[SHORT TASK] Every line from the line containing "Is white goat" through the final line of the data is to be printed exactly; no other line is to appear.

[GIVEN RECORDS]

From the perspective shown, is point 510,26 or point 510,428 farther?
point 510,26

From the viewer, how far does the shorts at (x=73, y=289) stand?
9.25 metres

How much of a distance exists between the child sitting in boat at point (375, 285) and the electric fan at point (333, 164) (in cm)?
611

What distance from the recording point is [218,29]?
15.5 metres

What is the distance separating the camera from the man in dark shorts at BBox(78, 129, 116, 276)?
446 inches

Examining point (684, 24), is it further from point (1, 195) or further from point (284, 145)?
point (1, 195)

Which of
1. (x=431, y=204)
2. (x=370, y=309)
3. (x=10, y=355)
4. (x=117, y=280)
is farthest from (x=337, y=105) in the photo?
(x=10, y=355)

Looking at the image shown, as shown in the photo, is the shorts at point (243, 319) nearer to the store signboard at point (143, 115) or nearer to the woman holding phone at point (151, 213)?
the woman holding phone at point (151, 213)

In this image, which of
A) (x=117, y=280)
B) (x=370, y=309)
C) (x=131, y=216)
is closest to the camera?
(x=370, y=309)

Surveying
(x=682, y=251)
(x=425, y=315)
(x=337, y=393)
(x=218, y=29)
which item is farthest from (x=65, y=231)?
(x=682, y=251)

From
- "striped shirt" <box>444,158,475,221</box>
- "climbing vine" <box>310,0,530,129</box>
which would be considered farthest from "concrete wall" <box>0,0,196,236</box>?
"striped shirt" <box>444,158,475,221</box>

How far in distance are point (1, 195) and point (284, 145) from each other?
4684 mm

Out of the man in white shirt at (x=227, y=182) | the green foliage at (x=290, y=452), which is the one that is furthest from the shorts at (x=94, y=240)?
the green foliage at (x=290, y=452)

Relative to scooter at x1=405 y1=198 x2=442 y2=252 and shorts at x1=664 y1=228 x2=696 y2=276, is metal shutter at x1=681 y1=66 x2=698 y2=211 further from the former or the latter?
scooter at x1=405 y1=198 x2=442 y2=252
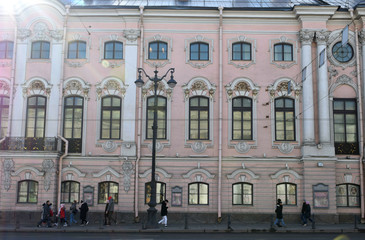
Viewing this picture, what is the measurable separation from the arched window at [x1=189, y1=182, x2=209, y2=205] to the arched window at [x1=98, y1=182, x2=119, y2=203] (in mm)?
4264

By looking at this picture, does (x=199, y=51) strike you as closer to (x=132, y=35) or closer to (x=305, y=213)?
(x=132, y=35)

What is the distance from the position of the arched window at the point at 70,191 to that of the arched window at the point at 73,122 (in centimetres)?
190

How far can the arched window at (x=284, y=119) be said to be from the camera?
25.3 meters

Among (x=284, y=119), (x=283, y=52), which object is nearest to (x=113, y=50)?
(x=283, y=52)

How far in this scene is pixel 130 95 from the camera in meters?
25.3

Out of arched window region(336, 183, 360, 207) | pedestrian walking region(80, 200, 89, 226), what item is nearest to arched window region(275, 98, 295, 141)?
arched window region(336, 183, 360, 207)

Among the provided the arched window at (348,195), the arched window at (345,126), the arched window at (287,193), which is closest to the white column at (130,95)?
the arched window at (287,193)

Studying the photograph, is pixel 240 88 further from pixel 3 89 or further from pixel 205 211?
pixel 3 89

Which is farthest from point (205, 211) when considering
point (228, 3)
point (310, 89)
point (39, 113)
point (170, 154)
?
point (228, 3)

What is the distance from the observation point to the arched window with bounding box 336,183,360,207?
2462 centimetres

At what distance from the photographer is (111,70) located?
25.7 m

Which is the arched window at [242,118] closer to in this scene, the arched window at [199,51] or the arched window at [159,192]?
the arched window at [199,51]

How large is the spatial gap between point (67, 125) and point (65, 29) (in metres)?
5.73

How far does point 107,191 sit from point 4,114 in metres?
7.70
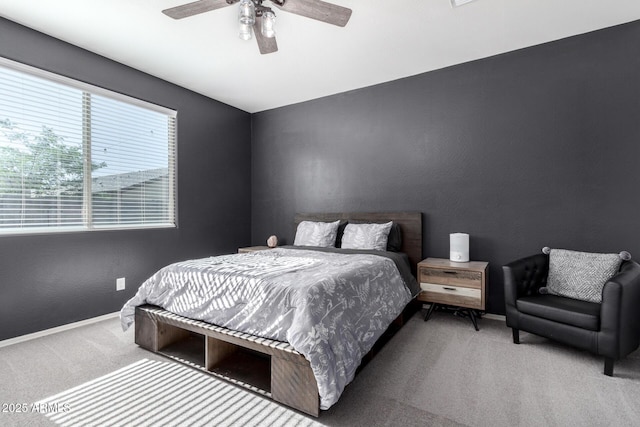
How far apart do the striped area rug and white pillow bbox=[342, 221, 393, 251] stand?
6.53 feet

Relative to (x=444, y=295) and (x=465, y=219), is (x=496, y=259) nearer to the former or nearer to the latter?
(x=465, y=219)

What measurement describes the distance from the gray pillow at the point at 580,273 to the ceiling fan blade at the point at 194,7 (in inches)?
128

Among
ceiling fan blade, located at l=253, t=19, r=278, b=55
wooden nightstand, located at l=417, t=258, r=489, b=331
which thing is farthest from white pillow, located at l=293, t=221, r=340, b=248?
ceiling fan blade, located at l=253, t=19, r=278, b=55

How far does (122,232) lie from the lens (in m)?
3.28

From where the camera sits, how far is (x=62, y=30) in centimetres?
266

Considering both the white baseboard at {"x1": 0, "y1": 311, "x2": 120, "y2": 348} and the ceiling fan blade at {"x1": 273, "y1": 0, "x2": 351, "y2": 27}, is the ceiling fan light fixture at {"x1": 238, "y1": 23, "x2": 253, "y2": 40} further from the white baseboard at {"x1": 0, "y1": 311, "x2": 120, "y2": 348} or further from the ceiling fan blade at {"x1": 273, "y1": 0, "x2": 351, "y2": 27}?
the white baseboard at {"x1": 0, "y1": 311, "x2": 120, "y2": 348}

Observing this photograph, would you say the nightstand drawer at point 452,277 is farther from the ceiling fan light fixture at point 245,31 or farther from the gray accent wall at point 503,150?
the ceiling fan light fixture at point 245,31

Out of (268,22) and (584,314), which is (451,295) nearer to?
(584,314)

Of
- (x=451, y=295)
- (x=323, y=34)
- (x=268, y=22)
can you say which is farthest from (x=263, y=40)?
(x=451, y=295)

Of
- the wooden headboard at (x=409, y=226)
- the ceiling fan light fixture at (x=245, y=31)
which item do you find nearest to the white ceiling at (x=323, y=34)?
the ceiling fan light fixture at (x=245, y=31)

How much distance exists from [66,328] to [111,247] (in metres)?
0.83

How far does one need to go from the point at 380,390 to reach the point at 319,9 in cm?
241

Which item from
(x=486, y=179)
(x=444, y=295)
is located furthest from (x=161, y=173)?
(x=486, y=179)

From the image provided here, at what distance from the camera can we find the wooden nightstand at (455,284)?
2.75 meters
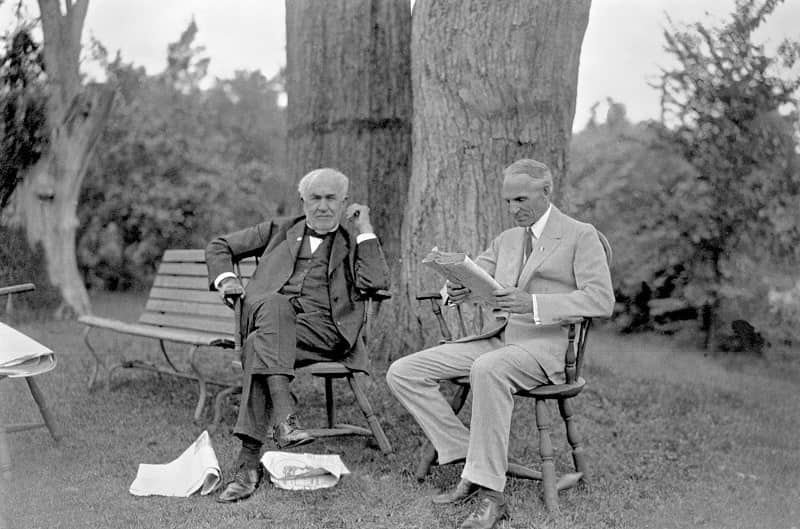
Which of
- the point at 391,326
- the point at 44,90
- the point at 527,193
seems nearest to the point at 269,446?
the point at 391,326

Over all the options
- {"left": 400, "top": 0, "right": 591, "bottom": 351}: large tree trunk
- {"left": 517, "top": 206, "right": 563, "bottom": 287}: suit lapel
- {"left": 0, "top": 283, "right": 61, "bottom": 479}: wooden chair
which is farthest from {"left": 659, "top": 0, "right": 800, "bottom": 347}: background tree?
{"left": 0, "top": 283, "right": 61, "bottom": 479}: wooden chair

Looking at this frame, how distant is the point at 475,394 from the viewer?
12.9ft

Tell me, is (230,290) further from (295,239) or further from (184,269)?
(184,269)

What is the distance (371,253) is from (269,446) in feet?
4.13

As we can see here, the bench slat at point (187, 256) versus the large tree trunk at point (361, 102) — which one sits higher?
the large tree trunk at point (361, 102)

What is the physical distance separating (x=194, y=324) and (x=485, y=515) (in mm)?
2954

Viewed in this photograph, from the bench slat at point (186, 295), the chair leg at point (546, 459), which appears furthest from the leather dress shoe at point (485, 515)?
the bench slat at point (186, 295)

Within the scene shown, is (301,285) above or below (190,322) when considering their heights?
above

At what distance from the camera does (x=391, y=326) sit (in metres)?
6.20

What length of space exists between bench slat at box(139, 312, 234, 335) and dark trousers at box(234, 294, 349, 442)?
1122mm

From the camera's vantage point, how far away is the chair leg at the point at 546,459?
161 inches

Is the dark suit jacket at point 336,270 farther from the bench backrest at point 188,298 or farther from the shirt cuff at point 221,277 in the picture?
the bench backrest at point 188,298

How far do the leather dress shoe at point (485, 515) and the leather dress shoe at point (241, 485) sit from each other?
42.3 inches

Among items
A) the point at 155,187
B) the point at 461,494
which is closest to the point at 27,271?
the point at 155,187
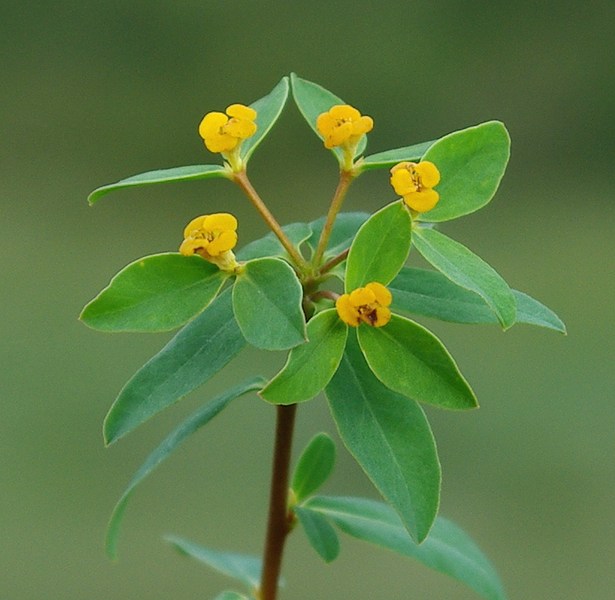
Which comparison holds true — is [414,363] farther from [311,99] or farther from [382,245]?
[311,99]

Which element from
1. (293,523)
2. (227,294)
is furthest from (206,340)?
(293,523)

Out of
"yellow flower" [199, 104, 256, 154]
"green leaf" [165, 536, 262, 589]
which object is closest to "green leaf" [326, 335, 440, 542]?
"yellow flower" [199, 104, 256, 154]

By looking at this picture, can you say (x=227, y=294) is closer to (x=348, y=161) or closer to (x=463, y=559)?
(x=348, y=161)

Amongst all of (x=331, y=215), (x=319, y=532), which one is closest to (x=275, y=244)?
(x=331, y=215)

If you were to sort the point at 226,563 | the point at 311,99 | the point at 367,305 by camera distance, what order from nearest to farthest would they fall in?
the point at 367,305 < the point at 311,99 < the point at 226,563

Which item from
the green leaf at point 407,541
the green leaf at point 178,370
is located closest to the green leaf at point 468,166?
the green leaf at point 178,370

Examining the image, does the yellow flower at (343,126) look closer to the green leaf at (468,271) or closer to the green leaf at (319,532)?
the green leaf at (468,271)

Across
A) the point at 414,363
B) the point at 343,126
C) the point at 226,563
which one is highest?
the point at 343,126
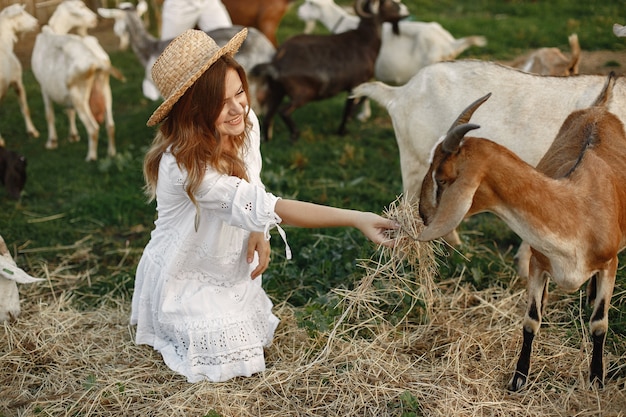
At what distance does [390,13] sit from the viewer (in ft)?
26.7

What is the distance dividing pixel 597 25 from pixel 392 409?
9.04 metres

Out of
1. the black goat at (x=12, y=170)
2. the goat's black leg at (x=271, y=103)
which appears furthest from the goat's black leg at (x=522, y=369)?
the goat's black leg at (x=271, y=103)

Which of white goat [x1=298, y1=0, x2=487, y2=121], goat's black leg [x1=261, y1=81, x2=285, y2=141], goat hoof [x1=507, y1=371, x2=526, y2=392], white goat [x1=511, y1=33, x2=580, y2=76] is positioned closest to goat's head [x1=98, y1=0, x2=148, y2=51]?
goat's black leg [x1=261, y1=81, x2=285, y2=141]

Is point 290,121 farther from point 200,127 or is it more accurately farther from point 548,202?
point 548,202

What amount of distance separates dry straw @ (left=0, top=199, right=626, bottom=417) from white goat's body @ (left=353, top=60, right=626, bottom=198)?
881mm

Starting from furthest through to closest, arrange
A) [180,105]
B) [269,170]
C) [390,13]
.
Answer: [390,13]
[269,170]
[180,105]

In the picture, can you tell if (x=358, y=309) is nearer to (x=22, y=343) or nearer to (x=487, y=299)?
(x=487, y=299)

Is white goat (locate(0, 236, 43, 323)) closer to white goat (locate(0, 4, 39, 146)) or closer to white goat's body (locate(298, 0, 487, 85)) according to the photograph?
white goat (locate(0, 4, 39, 146))

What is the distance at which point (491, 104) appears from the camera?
4.70 m

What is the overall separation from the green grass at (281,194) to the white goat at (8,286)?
1.55 feet

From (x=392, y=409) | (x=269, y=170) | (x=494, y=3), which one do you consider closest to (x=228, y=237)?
(x=392, y=409)

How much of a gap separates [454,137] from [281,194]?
3636 millimetres

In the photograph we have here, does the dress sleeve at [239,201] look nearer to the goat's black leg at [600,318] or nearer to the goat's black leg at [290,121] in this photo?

[EXPECTED ANSWER]
Is white goat (locate(0, 236, 43, 323)) closer to white goat (locate(0, 4, 39, 146)) or closer to white goat's body (locate(298, 0, 487, 85)) according to the photograph?
white goat (locate(0, 4, 39, 146))

What is the distance at which point (491, 104) appears from the camera?
4.70 m

What is the overall separation from the green grass at (281,194) to the white goat at (8,286)?
1.55 feet

From (x=392, y=409) | (x=269, y=170) | (x=494, y=3), which one do you consider closest to (x=228, y=237)?
(x=392, y=409)

How much of a gap separates [454,137] from [281,194]?
3636 millimetres

In the photograph we have here, does the dress sleeve at [239,201] look nearer to the goat's black leg at [600,318] or nearer to the goat's black leg at [290,121] in this photo?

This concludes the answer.